On the other hand, the outcome of three Senate primaries from around the country offer a deeper data set for analysis, and all three confirm a broad dissatisfaction with politics as usual and the Washington establishment.
In Pennsylvania, longtime incumbent Arlen Specter was rejected by Democratic voters in favor of U.S. Rep. Joe Sestak, a former admiral and a more outspoken liberal than Specter.
“Elected five times to the Senate as a Republican,” the Washington Post notes, “Specter had the support of President Obama and the political leadership of his state, but he ran into rank-and-file resistance inside his new party and became the third member of Congress to lose his own party’s support in the past two weeks.”
“In fairness to Arlen,” Pa. Gov. Ed Rendell told the New York Times later, “if the economy was OK and there was no anti-incumbent wave, this wouldn’t have been a close election.”
In Arkansas, Sen. Blanche Lincoln ran into similar sentiment and may soon be joining Specter on the sidelines. It was no surprise that Lt. Gov. Bill Halter was able to hold Lincoln under 50 percent in the Democratic primary and force her into a runoff. However, the tightness of the race was the surprise of the night in my book.

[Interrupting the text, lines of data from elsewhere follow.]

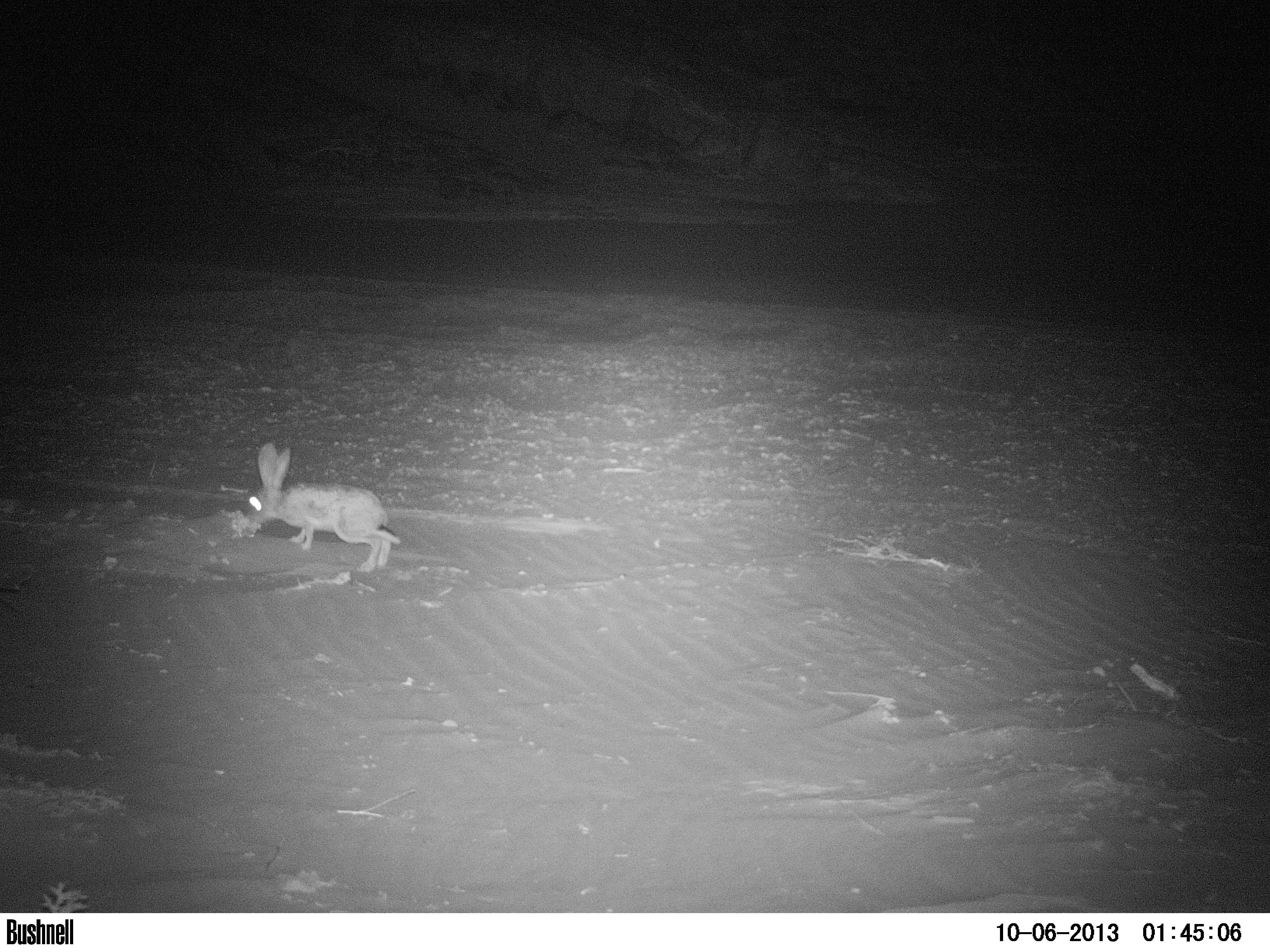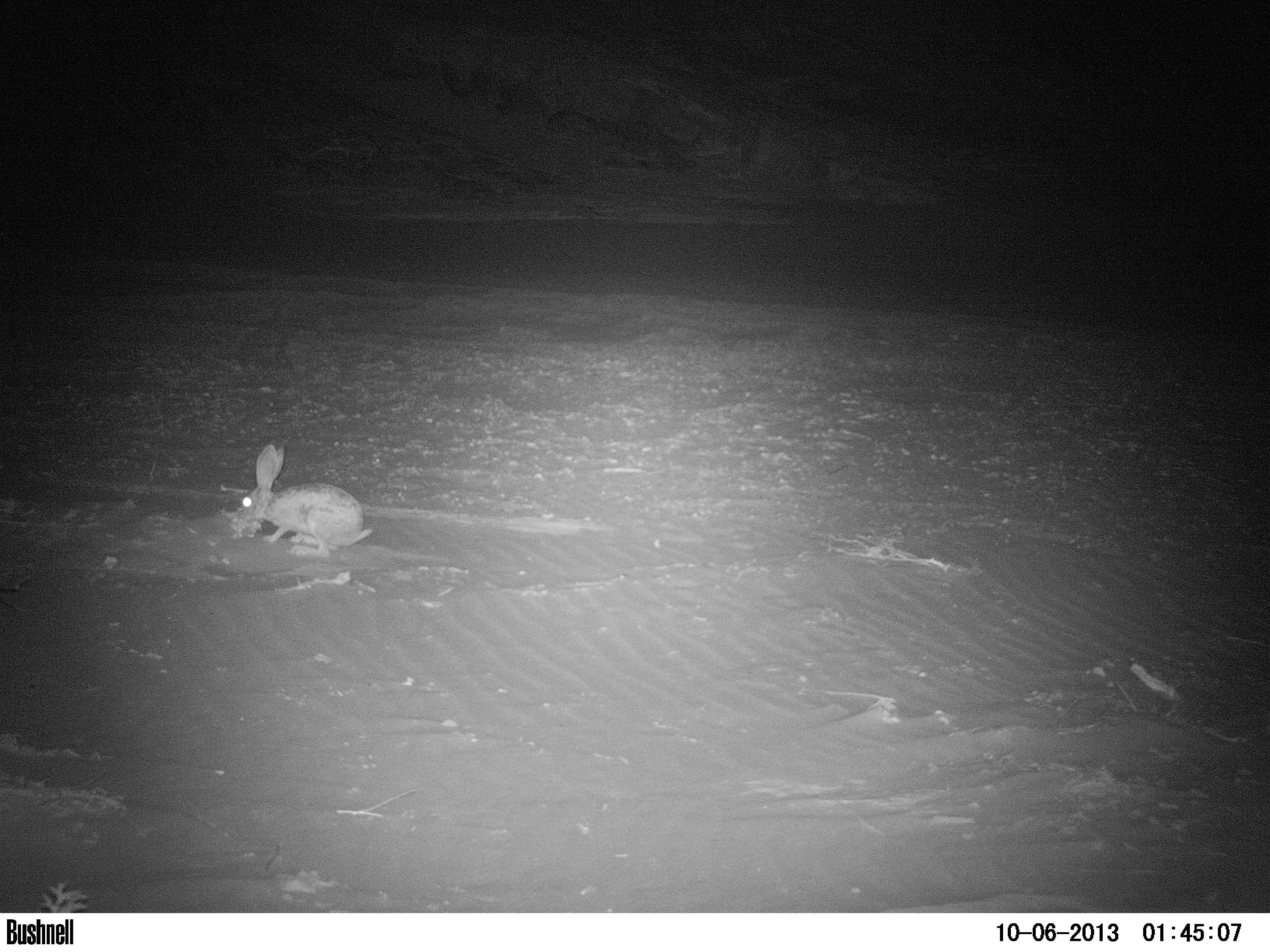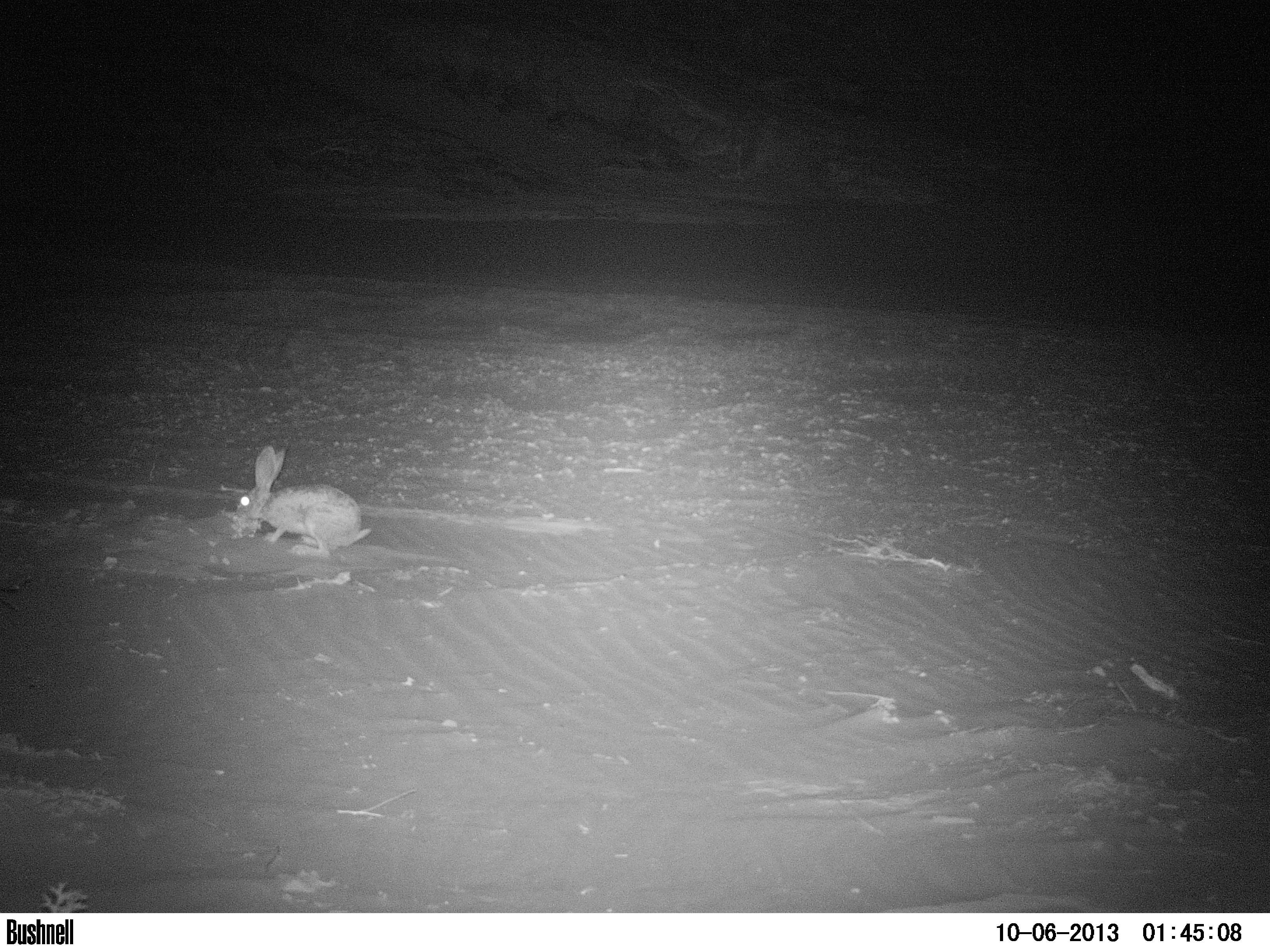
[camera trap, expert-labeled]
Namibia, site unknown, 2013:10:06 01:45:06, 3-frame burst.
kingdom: Animalia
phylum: Chordata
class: Mammalia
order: Lagomorpha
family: Leporidae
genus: Lepus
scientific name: Lepus capensis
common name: cape hare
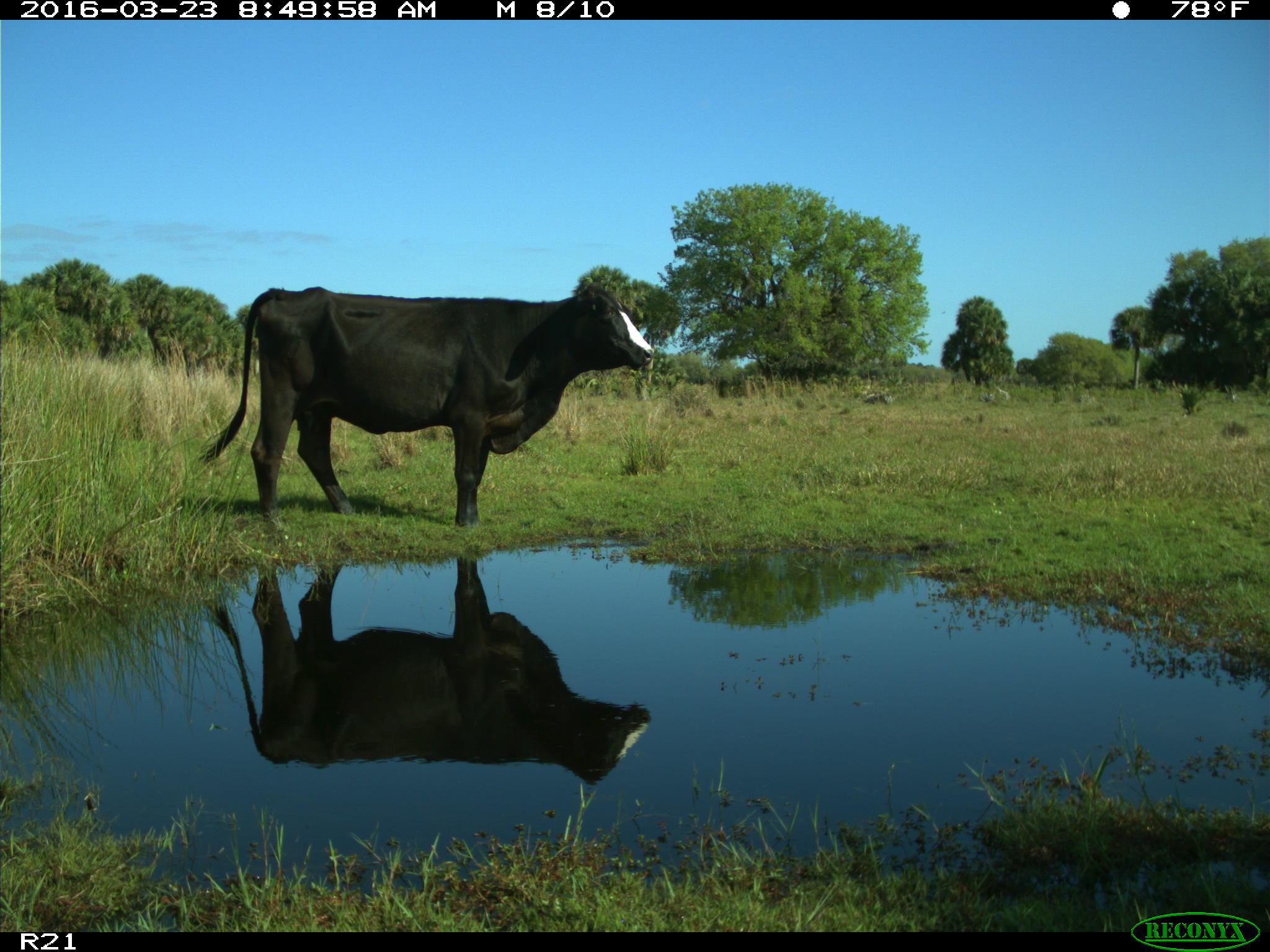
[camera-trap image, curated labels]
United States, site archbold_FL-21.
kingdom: Animalia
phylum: Chordata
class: Mammalia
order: Artiodactyla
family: Bovidae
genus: Bos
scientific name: Bos taurus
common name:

Lincoln drew 45 percent of the vote compared to Halter’s 42 percent, and those are bad numbers. In effect, 55 percent of Democratic voters in Arkansas rejected their party’s incumbent senator, and it’s hard for a candidate to overcome that. If the more liberal Halter does indeed go on to win the June 8 runoff, he would have a harder time holding an already at-risk seat in November for the Democrats. But clearly, primary voters aren’t in the mood for that kind of strategic calculation.
Nowhere was that message more clear than in Rand Paul’s resounding victory in Kentucky’s GOP Senate race. And in case it had escaped notice, Paul drove it home:
“I have a message, a message from the Tea Party, a message that is loud and clear and does not mince words,” he said in his victory speech. “We have come to take our government back.”
Paul’s victory raises the same questions for Republicans that Democrats may face in Arkansas. Paul’s deeply conservative views energized a rebellious party base, but how will they be viewed by a more mainstream electorate in November?
Even within his own party, Paul’s views are deeply divisive. In one poll, 43 percent of those who supported Paul’s GOP opponent, Ted Grayson, said they would not vote for Paul come November. And as Politico reports, Paul doesn’t seem to care:
“In his victory speech Tuesday night, Paul said nothing about Grayson and declined to extend an olive branch to his opponent’s supporters. Instead, he launched a fierce attack on President Barack Obama, accusing him of “apologizing” to dictators and moving the country toward socialism.”
November is going to be fascinating. Not to mention important.